— BEGIN —
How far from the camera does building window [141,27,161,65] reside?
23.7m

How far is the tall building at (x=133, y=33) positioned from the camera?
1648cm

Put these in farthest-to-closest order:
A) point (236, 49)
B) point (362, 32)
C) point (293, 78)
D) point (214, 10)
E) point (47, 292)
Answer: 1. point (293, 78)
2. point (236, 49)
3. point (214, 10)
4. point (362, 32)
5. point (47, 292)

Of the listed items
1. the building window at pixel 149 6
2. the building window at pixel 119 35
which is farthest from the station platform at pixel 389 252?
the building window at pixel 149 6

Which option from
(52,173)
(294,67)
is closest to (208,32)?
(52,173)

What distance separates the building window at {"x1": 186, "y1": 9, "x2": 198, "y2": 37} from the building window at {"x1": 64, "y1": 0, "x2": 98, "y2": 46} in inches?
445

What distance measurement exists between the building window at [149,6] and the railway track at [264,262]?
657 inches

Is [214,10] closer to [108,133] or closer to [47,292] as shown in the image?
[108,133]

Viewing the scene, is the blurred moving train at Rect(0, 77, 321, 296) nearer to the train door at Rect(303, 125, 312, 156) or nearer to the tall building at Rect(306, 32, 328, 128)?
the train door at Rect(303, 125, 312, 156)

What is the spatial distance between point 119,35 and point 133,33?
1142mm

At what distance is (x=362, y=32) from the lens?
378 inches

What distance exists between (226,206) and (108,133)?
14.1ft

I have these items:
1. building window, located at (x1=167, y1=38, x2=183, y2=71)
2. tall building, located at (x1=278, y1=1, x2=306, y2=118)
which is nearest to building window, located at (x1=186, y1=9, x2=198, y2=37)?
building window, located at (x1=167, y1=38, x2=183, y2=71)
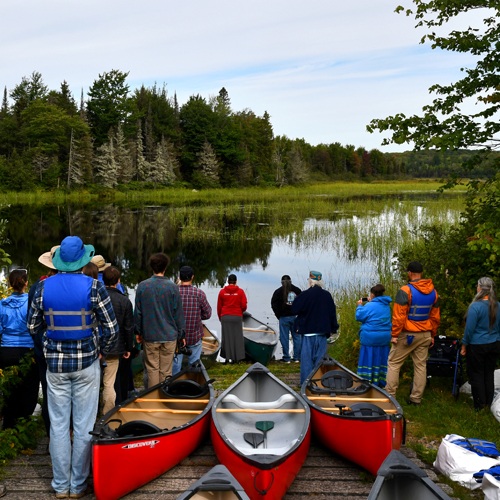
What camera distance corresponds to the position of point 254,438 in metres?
4.53

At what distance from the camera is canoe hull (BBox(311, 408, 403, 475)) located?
4.25 metres

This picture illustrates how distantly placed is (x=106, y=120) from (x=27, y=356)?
6772 cm

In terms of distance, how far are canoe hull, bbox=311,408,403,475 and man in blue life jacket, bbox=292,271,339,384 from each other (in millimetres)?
1750

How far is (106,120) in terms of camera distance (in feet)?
221

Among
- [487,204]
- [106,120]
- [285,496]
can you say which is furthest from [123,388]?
[106,120]

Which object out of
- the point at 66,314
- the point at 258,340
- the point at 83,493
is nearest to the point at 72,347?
the point at 66,314

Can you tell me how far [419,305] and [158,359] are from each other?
3.19 meters

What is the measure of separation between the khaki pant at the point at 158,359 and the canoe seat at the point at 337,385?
1651 mm

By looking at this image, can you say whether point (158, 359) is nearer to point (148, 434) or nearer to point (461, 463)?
point (148, 434)

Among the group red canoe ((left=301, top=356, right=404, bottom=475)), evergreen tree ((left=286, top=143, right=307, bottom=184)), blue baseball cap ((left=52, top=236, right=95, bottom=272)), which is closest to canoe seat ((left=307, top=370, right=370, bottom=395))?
red canoe ((left=301, top=356, right=404, bottom=475))

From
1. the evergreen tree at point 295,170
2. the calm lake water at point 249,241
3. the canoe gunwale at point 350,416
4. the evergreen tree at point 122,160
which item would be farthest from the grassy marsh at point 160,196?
the canoe gunwale at point 350,416

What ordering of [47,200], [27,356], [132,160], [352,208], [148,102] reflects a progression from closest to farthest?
[27,356] → [352,208] → [47,200] → [132,160] → [148,102]

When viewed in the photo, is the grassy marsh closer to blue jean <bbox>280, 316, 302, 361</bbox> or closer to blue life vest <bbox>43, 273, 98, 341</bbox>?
blue jean <bbox>280, 316, 302, 361</bbox>

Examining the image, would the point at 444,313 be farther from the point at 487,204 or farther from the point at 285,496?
the point at 285,496
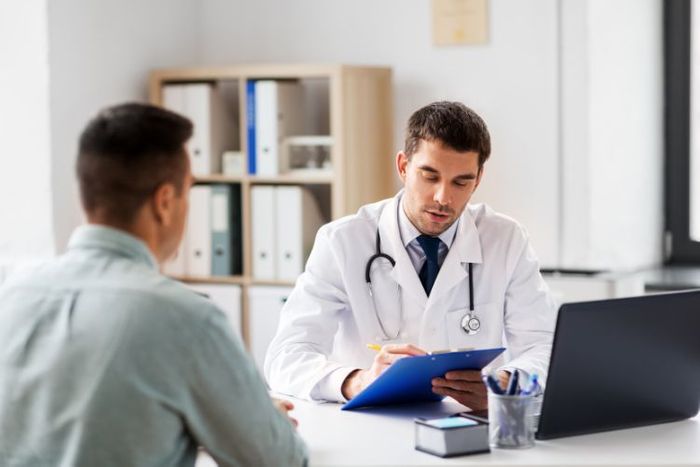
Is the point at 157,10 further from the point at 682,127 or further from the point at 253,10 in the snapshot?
the point at 682,127

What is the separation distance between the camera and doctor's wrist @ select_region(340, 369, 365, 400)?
7.08ft

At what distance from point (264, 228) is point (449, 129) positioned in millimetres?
1795

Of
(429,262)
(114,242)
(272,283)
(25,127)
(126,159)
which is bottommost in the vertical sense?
(272,283)

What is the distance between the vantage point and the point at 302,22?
14.3 feet

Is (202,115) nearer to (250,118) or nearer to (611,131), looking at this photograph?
(250,118)

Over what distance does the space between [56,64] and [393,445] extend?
8.16 feet

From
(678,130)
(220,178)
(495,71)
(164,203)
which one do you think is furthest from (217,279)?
(164,203)

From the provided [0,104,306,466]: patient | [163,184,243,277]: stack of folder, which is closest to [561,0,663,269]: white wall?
[163,184,243,277]: stack of folder

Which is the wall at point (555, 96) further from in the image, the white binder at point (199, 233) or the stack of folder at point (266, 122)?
the white binder at point (199, 233)

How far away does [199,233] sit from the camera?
13.6 feet

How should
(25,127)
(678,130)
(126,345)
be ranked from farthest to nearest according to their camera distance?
(678,130)
(25,127)
(126,345)

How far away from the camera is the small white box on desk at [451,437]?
1788 millimetres

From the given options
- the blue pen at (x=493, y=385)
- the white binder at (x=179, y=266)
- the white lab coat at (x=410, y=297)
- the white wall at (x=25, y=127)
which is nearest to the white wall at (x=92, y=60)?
the white wall at (x=25, y=127)

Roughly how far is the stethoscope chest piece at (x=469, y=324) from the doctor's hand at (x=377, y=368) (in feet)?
1.17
— END —
§ **What to work on**
Repeat word for word the lines from the one holding "Roughly how far" through the end of the rows, inclusive.

§ **Solution for this exercise**
Roughly how far is the stethoscope chest piece at (x=469, y=324) from the doctor's hand at (x=377, y=368) (in feet)?
1.17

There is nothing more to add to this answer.